In its latter stages, ‘Stone Free’ chronicles the emergence of the DEA (US Drug Enforcement Agency) as it hunts down the criminal web of intersecting characters who run the gear. Eventually the DEA dragnet goes global, and it was through its pursuit of figures like Abdul and the fabled Coronado company (with whom Abdul became entangled) that the DEA made a name for itself as an organisation with far reaching tentacles and legal clout. Before cocaine became more popular and the drug trade descended into chaotic violence between cartels and law enforcement, the DEA was chasing the big dope smugglers, many of whom were surfers – but as ‘Stone Free’ illustrates, everyone from ex-schoolteachers to retired soldiers were in on it at a high level.

‘Stone Free’ walks a fine line, drawing just short of romanticising or glorifying the life of Abdul, an unapologetic drug scammer, who operated on an elaborate scale. When you read the facts about Abdul’s high anxiety life on the run and lengthy spells in prison, it’s hard to envy his chosen path. However, he certainly has a worthy tale to tell; one which traverses the curious relationship between drug smugglers, drug enforcers and government anti- drug propaganda.
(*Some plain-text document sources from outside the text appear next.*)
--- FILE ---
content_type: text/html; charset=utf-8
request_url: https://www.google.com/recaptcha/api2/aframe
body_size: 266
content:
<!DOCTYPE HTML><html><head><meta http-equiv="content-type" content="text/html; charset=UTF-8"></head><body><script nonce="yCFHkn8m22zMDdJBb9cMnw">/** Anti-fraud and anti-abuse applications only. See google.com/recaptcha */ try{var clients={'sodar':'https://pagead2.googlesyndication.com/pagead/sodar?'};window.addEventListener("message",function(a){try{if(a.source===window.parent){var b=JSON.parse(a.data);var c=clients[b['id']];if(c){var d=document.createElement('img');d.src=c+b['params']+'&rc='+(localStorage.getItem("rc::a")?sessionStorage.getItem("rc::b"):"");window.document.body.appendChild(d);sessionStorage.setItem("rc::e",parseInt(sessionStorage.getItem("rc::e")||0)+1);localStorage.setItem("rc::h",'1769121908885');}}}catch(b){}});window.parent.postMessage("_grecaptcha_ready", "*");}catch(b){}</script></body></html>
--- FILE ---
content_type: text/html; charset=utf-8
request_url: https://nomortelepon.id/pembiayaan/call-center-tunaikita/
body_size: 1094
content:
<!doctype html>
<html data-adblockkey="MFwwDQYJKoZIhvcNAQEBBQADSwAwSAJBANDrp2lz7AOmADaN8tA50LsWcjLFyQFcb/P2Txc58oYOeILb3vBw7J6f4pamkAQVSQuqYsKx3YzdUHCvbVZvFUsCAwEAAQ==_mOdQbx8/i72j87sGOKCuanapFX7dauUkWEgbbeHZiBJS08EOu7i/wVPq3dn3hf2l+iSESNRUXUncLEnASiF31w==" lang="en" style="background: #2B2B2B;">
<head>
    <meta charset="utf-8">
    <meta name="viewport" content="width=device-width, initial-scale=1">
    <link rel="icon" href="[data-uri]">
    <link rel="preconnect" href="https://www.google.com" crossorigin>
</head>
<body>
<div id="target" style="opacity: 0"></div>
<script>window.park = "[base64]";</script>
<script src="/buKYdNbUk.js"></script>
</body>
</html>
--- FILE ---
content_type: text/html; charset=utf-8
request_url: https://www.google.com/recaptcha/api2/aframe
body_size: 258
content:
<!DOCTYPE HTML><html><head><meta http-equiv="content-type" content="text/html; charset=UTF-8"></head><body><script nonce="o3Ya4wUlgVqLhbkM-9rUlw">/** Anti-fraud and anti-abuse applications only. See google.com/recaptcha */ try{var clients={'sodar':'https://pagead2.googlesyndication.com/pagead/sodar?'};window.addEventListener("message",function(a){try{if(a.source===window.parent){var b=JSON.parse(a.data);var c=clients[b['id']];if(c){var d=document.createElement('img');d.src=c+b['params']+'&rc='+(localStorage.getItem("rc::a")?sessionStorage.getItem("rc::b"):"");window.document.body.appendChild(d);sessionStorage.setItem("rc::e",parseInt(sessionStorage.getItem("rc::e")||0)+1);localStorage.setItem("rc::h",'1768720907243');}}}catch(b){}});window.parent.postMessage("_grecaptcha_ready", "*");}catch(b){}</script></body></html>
Ultimately ‘Stone Free’ is a character study of Warren ‘Abdul’ Anderson, someone who didn’t want to follow the predictable ‘Apple Pie’ American path that was laid before him. Abdul wasn’t as concerned with getting ‘out of it’ as he was with getting out of the mainstream. The drugs were just his exit strategy from society. He manifested circumstances that allowed him to stumble upon Grajagan, while making it his perennial quest to see just how much he could get away with if he really tried.